Workspace: Crew Collective & Cafe

August 23, 2016

Montréal-based Crew (who are also behind Unsplash) set up their co-working space Crew Collective & Café to be what they describe as an ‘adult creative centre’ in one of the city’s grandest buildings. We speak to Crew's COO Stephanie Liverani.


What’s the history of the building?

Our space is located on the main floor of a building that was built in 1928 as the headquarters for the largest bank in Canada, Royal Bank of Canada, located on Saint Jacques Street. Upon completion, with ceilings over 50-feet and at 12,000 sq. ft, it was the tallest building in the entire British Empire and the tallest structure in all of Canada. When we first walked into the space, it was so grand we didn’t even think it was possible to rent it.

Did much work need doing to it before it opened its doors as a co-working space?

There was quite a bit of work to be done. When the Royal Bank of Canada left in 2012, they left a lot of their equipment behind, and the feel of their design didn’t match our aesthetic.

Seeing as the building is considered a historical one, there were quite a few construction restrictions, but thankfully we were still able to transform the space. There was quite a bit of engineering and mechanical work done in order to make the building more modern (for example drilling dozens of holes into the marble floor so we could install floor outlets and run electricity).

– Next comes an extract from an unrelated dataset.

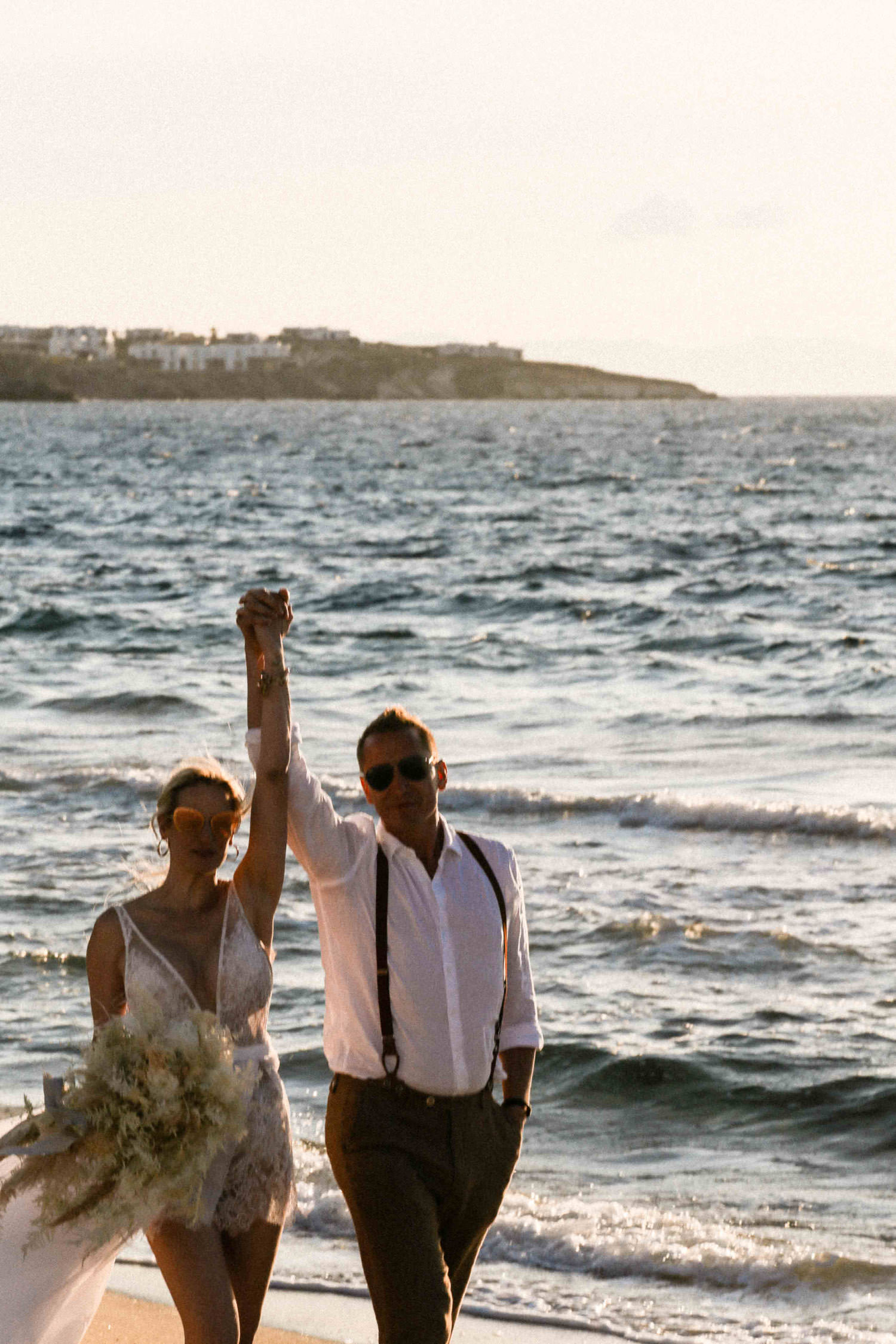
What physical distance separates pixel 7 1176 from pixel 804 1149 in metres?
4.28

We also redid the flooring by adding wood panelling, and transformed the space, using brass as the main material, to create meeting rooms and quiet bunks.

Is there a typical kind of person who works there?  

There’s a unique mix of people who work from the Crew Collective & Cafe. With high quality free Wi-Fi, private booths, and plugs at every table, many freelancers, traveling professionals, and young companies work here regularly; the most common fields being design, tech, architecture, finance and fashion.

What’s the community spirit like at Crew Collective? 

When we first thought about opening this space to represent our online community, Crew, we thought: “What would Crew look like if it was a physical space?” We treat our community as if they’re part of our team, so we felt our office space should be the same: open to the community, just like our online site.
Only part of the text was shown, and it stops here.